Da nach derzeitigem Stand zwischen 160 und 190 Zuhörer in die Kulmbacher Petrikirche dürfen, plant Christian Reitenspieß für den 8. November eine Aufführung der frühen Bachkantate "Gottes Zeit ist die allerbeste Zeit" (BWV 106) in kleiner Besetzung und mit noch kleinerer instrumentalen Begleitung. Für den ersten Advent ist eine Aufführung von Benjamin Brittens Weihnachtskomposition "A Ceremony of carols" angesetzt. Dazu benötige man nur eine Harfenbegleitung, außerdem dauere das Stück gerade mal eine halbe Stunde. Bachs Markuspassion und Mendelssohns Lobgesang sollen dann im kommenden Jahr nachgeholt werden.

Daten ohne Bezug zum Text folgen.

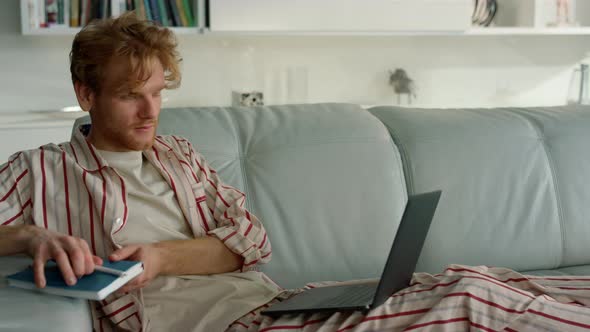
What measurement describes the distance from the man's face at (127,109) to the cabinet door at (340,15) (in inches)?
69.4

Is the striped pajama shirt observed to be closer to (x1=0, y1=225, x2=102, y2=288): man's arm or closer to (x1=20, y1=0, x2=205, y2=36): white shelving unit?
(x1=0, y1=225, x2=102, y2=288): man's arm

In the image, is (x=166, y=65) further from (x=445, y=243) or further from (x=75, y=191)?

Was während der zurückliegenden Monate geblieben sei, war das Spiel der Orgel. "Das war das einzige Lebenszeichen der Kirche nach dem Lockdown", so Reitenspieß. Bis zu sechs Mal habe er pro Woche bei offener Kirchentür gespielt. Meist eher als öffentliches Üben. Mittlerweile hätten sich der Mittwochabend, 18.30 Uhr, in der Spitalkirche und der Sonntagmittag (11 Uhr) in der Petrikirche als "Musikalische Gebetszeiten" etabliert, auch während der Ferienzeit. Nicht nur die Kulmbacher selbst, auch viele Besucher der Stadt treten ein, lauschen ein wenig den Klängen und gehen wieder. Genauso sei das auch gewollt. "Man muss halt Fantasie mitbringen", stellt der Kantor fest.

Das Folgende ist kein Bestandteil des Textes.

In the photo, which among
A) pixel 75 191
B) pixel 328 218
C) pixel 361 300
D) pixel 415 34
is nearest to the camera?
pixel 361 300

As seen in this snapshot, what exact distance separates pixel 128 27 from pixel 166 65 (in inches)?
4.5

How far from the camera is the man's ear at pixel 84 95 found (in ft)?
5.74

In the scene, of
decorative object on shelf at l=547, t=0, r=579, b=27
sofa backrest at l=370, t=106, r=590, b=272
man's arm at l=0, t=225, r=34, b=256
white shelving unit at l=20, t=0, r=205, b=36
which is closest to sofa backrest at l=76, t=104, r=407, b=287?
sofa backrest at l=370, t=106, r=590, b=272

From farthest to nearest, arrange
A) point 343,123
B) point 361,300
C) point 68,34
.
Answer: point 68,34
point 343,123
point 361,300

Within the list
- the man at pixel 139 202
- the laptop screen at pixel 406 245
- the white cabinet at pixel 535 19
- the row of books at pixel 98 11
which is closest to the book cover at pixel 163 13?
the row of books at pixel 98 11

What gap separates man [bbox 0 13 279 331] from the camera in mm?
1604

Christian Reitenspieß wurde im mittelfränkischen Diespeck, bei Neustadt an der Aisch geboren. Im nahen Markt Erlbach spielte er zum ersten Mal die Orgel. Schon vorher, im Alter von neun Jahren, begann er mit dem Klavierspiel, mit zehn Jahren folgte die Posaune, ehe er sich mit elf für die Orgel entschied. Reitenspieß hat in Bayreuth Kirchenmusik studiert und in Hof sein Berufspraktikum absolviert. Nach 16 Jahren Tätigkeit wurde er im Oktober 2019 an seiner vorherigen Stelle in Melsungen, südlich von Kassel, in Nordhessen verabschiedet. Zuvor war er sechs Jahre lang im südhessischen Gelnhausen tätig. In Kulmbach ist er offiziell seit Anfang Dezember vergangenen Jahres tätig.